TASK A: In the records, update the part that opens with the line containing "From this viewpoint, is" and runs through the end of the records by replacing "ceiling air vent" with "ceiling vent". Leave everything else unchanged.

# (6) Cleaning Coursera Metadata

* **author** = Diego Sapunar-Opazo
* **copyright** = Copyright 2019, Thesis M.Sc. Diego Sapunar - Pontificia Universidad Católica de Chile
* **credits** = Diego Sapunar-Opazo, Ronald Perez, Mar Perez-Sanagustin, Jorge Maldonado-Mahauad
* **maintainer** = Diego Sapunar-Opazo
* **email** = dasapunar@uc.cl
* **status** = Dev

This scripts gets Coursera's Report and takes the necessary metadata for the analysis. Also the information from the f2f component is used, such as, matching the weeks.

The files created will be:

coursera_weeks.csv

(1) **week_id**, which corresponds to Coursera's internal id for a week

(2) **week**, which corresponds to the week related to the face-to-face component

coursera_lessons.csv

(1) **lesson_id**, which corresponds to Coursera's internal id for a lesson

(2) **week**, which corresponds to the week related to the face-to-face component

coursera_items.csv

(1) **item_id**, which corresponds to Coursera's internal id for a item

(2) **item_type_id**, which corresponds to Coursera's internal id for a item's type

(3) **week**, which corresponds to the week related to the face-to-face component

coursera_weeks_items.csv: The one above aggregated

(1) **week**, which corresponds to the week related to the face-to-face component

(2) **videos**, q of videos of that week

(3) **readings**, q of readings of that week

(4) **quiz**, q of quiz of that week

## Part 0: Import Packages

In [1]:
# data analysis and wrangling
import pandas as pd
import numpy as np

## Part 1: Getting the Data

In [2]:
def read_data(path):
    '''
    Read a .csv file and convert it in a Pandas DataFrame.

TASK B: In the Coursera metadata-cleaning notebook, what does the week column in coursera_weeks.csv correspond to?

(Items from a data source)
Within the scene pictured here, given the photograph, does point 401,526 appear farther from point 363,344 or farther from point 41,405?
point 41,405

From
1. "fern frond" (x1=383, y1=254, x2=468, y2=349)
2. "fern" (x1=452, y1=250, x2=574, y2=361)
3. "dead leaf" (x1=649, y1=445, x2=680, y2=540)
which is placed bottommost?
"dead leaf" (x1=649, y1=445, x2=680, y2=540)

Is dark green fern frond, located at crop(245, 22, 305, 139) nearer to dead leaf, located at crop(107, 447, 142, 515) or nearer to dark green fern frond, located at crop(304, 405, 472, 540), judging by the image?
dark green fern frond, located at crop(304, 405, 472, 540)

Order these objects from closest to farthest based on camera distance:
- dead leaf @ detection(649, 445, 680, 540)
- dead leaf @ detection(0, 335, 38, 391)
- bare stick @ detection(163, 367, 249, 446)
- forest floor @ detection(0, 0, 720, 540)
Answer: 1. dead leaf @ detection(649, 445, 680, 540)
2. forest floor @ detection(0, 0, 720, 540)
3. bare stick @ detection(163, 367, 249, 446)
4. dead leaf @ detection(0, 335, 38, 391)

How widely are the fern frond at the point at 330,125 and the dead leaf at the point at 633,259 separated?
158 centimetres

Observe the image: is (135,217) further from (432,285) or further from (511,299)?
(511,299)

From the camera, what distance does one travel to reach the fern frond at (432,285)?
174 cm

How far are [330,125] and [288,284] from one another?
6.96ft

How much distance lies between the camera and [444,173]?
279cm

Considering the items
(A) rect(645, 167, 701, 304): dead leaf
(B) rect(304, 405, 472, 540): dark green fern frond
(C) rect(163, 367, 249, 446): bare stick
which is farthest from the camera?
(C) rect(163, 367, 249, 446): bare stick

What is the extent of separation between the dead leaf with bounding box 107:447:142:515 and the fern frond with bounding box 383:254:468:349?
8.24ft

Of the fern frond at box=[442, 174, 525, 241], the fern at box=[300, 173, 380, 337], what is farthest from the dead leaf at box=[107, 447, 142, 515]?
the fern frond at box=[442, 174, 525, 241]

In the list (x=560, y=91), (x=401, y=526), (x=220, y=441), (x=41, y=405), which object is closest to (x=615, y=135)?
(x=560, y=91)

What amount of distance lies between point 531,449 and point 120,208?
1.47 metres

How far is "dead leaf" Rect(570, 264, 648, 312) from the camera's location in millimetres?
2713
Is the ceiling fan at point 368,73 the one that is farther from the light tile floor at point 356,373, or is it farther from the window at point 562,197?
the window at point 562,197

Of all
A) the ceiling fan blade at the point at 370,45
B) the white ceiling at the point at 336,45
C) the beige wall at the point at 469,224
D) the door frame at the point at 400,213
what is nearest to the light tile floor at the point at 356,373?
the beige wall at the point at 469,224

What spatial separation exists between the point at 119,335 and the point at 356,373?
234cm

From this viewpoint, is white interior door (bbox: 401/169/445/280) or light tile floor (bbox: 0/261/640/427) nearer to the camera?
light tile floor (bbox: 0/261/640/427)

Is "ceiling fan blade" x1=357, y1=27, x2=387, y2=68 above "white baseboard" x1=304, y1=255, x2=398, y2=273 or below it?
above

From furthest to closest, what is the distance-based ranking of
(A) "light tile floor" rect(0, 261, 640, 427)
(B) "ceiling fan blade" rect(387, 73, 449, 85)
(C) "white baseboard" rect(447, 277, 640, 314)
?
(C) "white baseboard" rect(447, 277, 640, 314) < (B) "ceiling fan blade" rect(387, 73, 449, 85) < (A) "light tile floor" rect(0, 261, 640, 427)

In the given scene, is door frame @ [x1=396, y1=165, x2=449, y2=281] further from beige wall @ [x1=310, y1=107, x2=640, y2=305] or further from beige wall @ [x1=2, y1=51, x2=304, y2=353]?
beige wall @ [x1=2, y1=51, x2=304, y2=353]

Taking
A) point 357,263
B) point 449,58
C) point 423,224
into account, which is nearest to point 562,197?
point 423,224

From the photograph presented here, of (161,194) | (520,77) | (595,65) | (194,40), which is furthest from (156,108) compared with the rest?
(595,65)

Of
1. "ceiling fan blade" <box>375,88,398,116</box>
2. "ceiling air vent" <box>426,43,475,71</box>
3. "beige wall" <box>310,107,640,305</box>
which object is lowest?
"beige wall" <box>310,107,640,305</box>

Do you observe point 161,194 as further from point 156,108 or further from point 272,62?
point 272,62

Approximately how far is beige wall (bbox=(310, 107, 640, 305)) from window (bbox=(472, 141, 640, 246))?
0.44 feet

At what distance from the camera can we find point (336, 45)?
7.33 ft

FINISHED ANSWER A:
From this viewpoint, is white interior door (bbox: 401/169/445/280) or light tile floor (bbox: 0/261/640/427) nearer to the camera?
light tile floor (bbox: 0/261/640/427)

Is "ceiling fan blade" x1=357, y1=27, x2=387, y2=68 above "white baseboard" x1=304, y1=255, x2=398, y2=273 or below it?
above

From furthest to closest, what is the distance-based ranking of
(A) "light tile floor" rect(0, 261, 640, 427)
(B) "ceiling fan blade" rect(387, 73, 449, 85)
(C) "white baseboard" rect(447, 277, 640, 314)
?
(C) "white baseboard" rect(447, 277, 640, 314) < (B) "ceiling fan blade" rect(387, 73, 449, 85) < (A) "light tile floor" rect(0, 261, 640, 427)

In the given scene, is door frame @ [x1=396, y1=165, x2=449, y2=281] further from beige wall @ [x1=310, y1=107, x2=640, y2=305] or further from beige wall @ [x1=2, y1=51, x2=304, y2=353]?
beige wall @ [x1=2, y1=51, x2=304, y2=353]

Taking
A) point 357,263
B) point 449,58
C) point 423,224
into account, which is nearest to point 562,197?
point 423,224

From the photograph presented here, of (161,194) | (520,77) | (595,65) | (194,40), which is furthest from (156,108) compared with the rest?
(595,65)

Of
1. "ceiling fan blade" <box>375,88,398,116</box>
2. "ceiling vent" <box>426,43,475,71</box>
3. "beige wall" <box>310,107,640,305</box>
which object is lowest?
"beige wall" <box>310,107,640,305</box>

Do you observe point 161,194 as further from point 156,108 or further from point 272,62?
point 272,62

Approximately how far is beige wall (bbox=(310, 107, 640, 305)) from window (bbox=(472, 141, 640, 246))?
0.44 feet

At what distance from the camera can we find point (336, 45)?
7.33 ft

FINISHED ANSWER B: The week related to the face-to-face component.